Model Fit Operator
The ModelFit operator allows for the definition of multiple high-dimensional models for the purpose of the classification of data. Models are specified in a space created by selected variables, e.g. for a model specified over variables [v1, v2, v3] a model is a collection of 3-dimensional points each component corresponding to one of the three variables. Once all models are defined, the distance from each model to every spatial location of the data is calculated as the distance of one representative point from each model to that location (whichever point is closest). The model with the shortest distance is a spatial location's classifying model. The operator creates two variables, one containing the integer tag of the classifying model and another containing the actual calculated distance.
Parts of the Operator
- Add Model: Any number of models may be added/renamed and each appears in the left table of the operator GUI. The right side of the interface is specific to a single model and updates on the selection of any model in the left table.
- Add Variable/Add Point: Models are defined by selecting variables (i.e. a variable space) and specifying some number of points in that space. The buttons for these additions affect the table on the right for any selected model.
- Input Values: The actual values of the points may be inputted into the right table at any time during the definition process.
- Select Input Space: Distance metrics may be calculated in a variety of spaces. Currently there is support for 4 spaces. The input values may be input in any of these spaces and this is specified here:
- Variable – the original space of the dataset.
- 0-1 – the data is normalized to be in the range [0, 1].
- Log – the base 2 log is taken of the data.
- Probability – the data is converted using its cumulative density function, distance in this space corresponds to an area under a density curve.
- Select Calculation Space: In which space should the distance metrics be calculated.
- Select Distance Metric: Choose one of 3 implemented distance metrics: Euclidean (2-norm), Manhattan (1-norm) and Maximum (infinity-norm). From the 1-norm to infinity-norm these distance metrics are least to most, respectively, sensitive to a single component in the calculation. Each of 4, 5, and 6 are specific to each defined model, and must be set for each.
- Open sresa1b_ncar_ccsm3_0_run1_200001.nc (http://www.unidata.ucar.edu/software/netcdf/examples/files.html) linked to from: (https://wci.llnl.gov/codes/visit/datafiles.html). We'll be looking at two variables from this dataset, pr and tas. Pseudocolor plots of these variables follow:
- Add a Pseudocolor plot of operators->ModelFit->model
- Add a model, and rename the model to “Max pr”
- Add a variable to the model, choose pr from the “Scalars” menu. Then input the maximum value for pr (0.0003) into the model definition table.
- Press the “Apply” button. Now, draw the plot. Make sure the Pseudocolor plot range is form min: 0 to max: 1. The model variable will contain a 1 everywhere that the model classifies the data, and a 0 where no model does. With the default (Hot) color table, the resulting image should be all red. This is because with only one model, it is trivially true that the one model is the closest of all defined models to each point in the data.

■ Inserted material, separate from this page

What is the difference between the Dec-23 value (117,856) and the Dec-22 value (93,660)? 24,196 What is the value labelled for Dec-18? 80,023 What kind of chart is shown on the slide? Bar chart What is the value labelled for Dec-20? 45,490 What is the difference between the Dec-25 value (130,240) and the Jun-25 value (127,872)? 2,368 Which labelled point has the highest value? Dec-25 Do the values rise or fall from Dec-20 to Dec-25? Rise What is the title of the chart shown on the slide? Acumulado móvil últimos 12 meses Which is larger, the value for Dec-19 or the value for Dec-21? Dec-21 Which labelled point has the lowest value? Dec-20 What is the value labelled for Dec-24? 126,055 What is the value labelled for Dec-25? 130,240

- There is a way, however, to define a range at any input value, forcing models to be good fits. In the table, replace the input value with the following: 0.00015-0.00030. This lets the operator know that unless a points value falls within that range, a model should not even be considered a reasonable classifier. Notice the resulting image contains 3 colors now. The blue is everywhere the model is not the classifier and the red is where it is. The green is an interpolation error caused by the fact that we have discrete data and a continuous color scale. The following image has a 2 color discrete color scale and this problem is resolved. As a sanity check, compare this image with a Pseudocolor plot of the pr variable, and use the Threshold operator to look at only the values between 0.00015 and 0.00030.
- Revert to the original Max pr (value input is 0.0003), and add a second model. For this second model, name it Max tas, add the tas variable, and input its max value (309).
- Make sure the Pseudocolor plot range is now at least [0, 2], to allow for the new integer tag for the second specified model (Max tas). Draw this plot. Again, assuming default Hot colors, the graph is all green. This is because the two variables are on different scales. Also, 309, is the approximate max value, and is actually farther away from the maximum value (.1) than the two farthest points in the pr variable.
- To normalize scales, change for both models the Calculation Space to 0-1. Now the plot is overwhelmingly red, but both models are classifying some of the data. This tells us that once scales are removed, that the overall range of temperature is much smaller than that of pressure.
- To achieve maximum representation in the output of all models, let's normalize both scales and distributions: change the Calculation Space to Probability. Here is the output:
- Finally, let's look at the distance variable. Remember, the classifying model at a point is based on a minimum distance. The actual distance is stored in the distance variable. The following is the resulting image from changing variables from ModelFit->model to ModelFit->distance with the same two models. The colors have been changed to an inverted grayscale. This is the “Gray” choice in the Pseudocolor plot attributes menu, and is inverted (with a checkbox) since lowest distances are the best fits. These are the distances classification in step 10.